Markus wählt die Zeichen der Macht, um ihre wahre Ohnmacht darzustellen. Seine Herrschaft stellt die Machtverhältnisse auf den Kopf.
Ist es angesichts dessen nicht geradezu paradox, dass die heutige Hierarchie ein Gegenbild heutiger demokratischer Staaten darstellt? Ist Rom damals wie heute ein Machtzentrum, das der Freiheit des Menschen nicht wirklich Gutes verheißt?
Wie wäre es, wenn Rom heute dem Markus folgen würde? Herrschaft auf Augenhöhe üben: Anstatt mit erkalteten Traditionen zu argumentieren, den Bedürfnissen der Menschen mit wärmender Zuwendung zu folgen. Anstatt nach militärischen Vorbild auf Rang und Stand zu achten, die Kirche hat neben dem Militär die meisten Titel und Ränge, mittels Befehl und Gehorsam zu regieren, menschlich aufeinander zu reagieren.
Wie wäre es, die Bibel ernst zu nehmen, ihrem Vorbild zu folgen, Macht völlig neu zu ordnen? Indem kirchliche Dienstgemeinschaften Institutionen wären, in denen Arbeitgeber und Arbeitnehmer, gemeinsam Macht gestalten. Wo sollen denn Menschen zur Demokratie sowie zum Diskurs befähigt werden, wenn nicht an dem Ort, an dem sie die meiste Zeit verbringen: An der Arbeitsstelle.

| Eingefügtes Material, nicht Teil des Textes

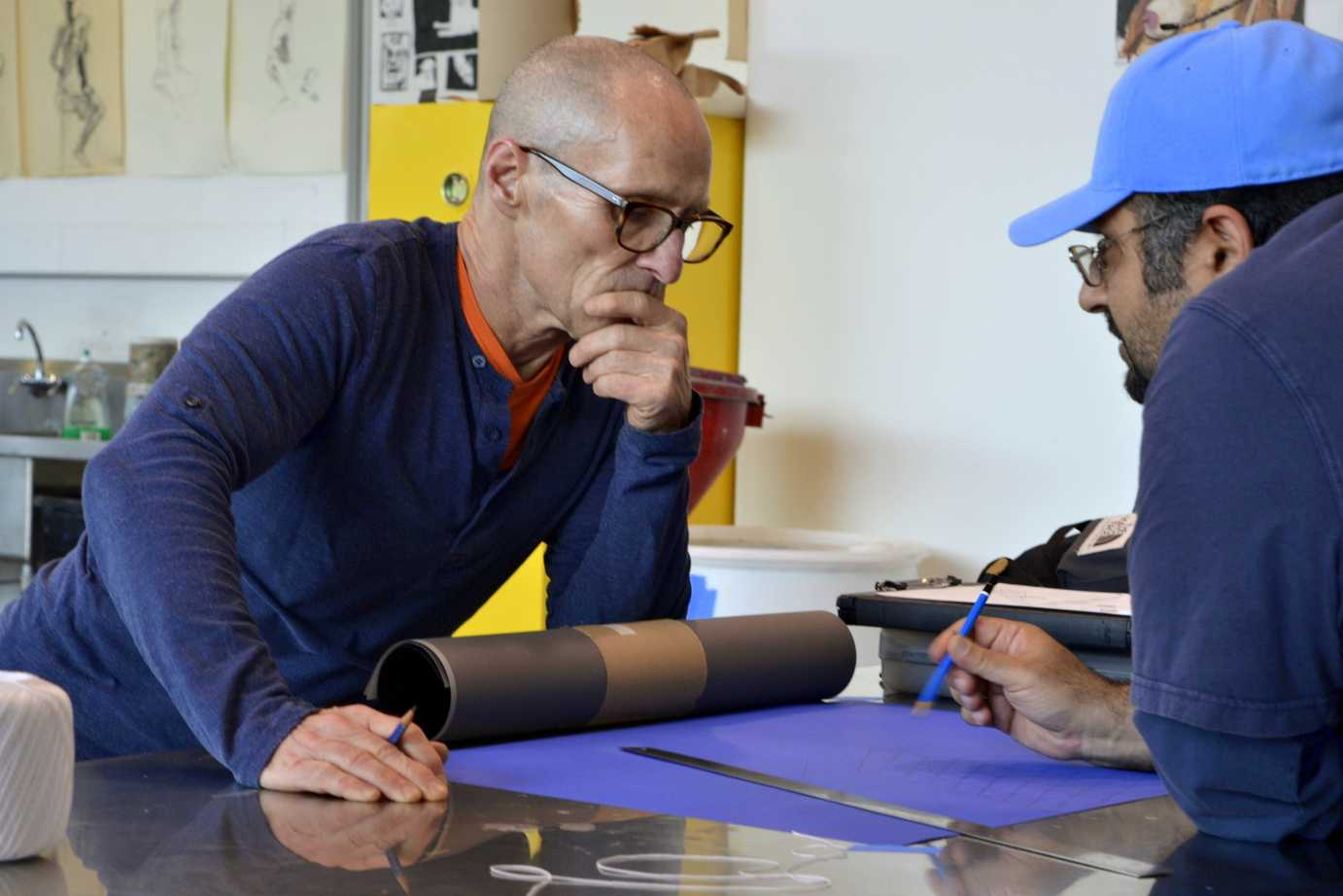 Professor Wayne Hulgin helps a student during one of his drawing classes in room AH-301 at San Diego City College. Photo credit: Edgar Inda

Kirchliche Dienstgemeinschaften könnten Lernräume darstellen, in denen fachliche aber auch menschliche Qualifizierung stattfindet. Wenn Menschen auf der Arbeit nur Gehorsam und Befehl lernen, können sie nicht einfach am Feierabend den Schalter umlegen und Demokratie leben.
Für Hannah Arendt stellten Macht und Gewalt zwei Gegensätze dar. Gewalt wendet an, wer herrschen will, braucht dazu Instrumente. Macht entsteht, indem Menschen gemeinsam agieren. Während Rom mit Gewalt herrscht, um die Untergebenen zu bezwingen, herrscht Jesus machtvoll, indem er in Gemeinschaft wirkt: In Gemeinschaft mit Gott und gemeinsam mit jenen, die ihm folgen.
Gott segne unsere Arbeit!
Gott segne sie!
Amen!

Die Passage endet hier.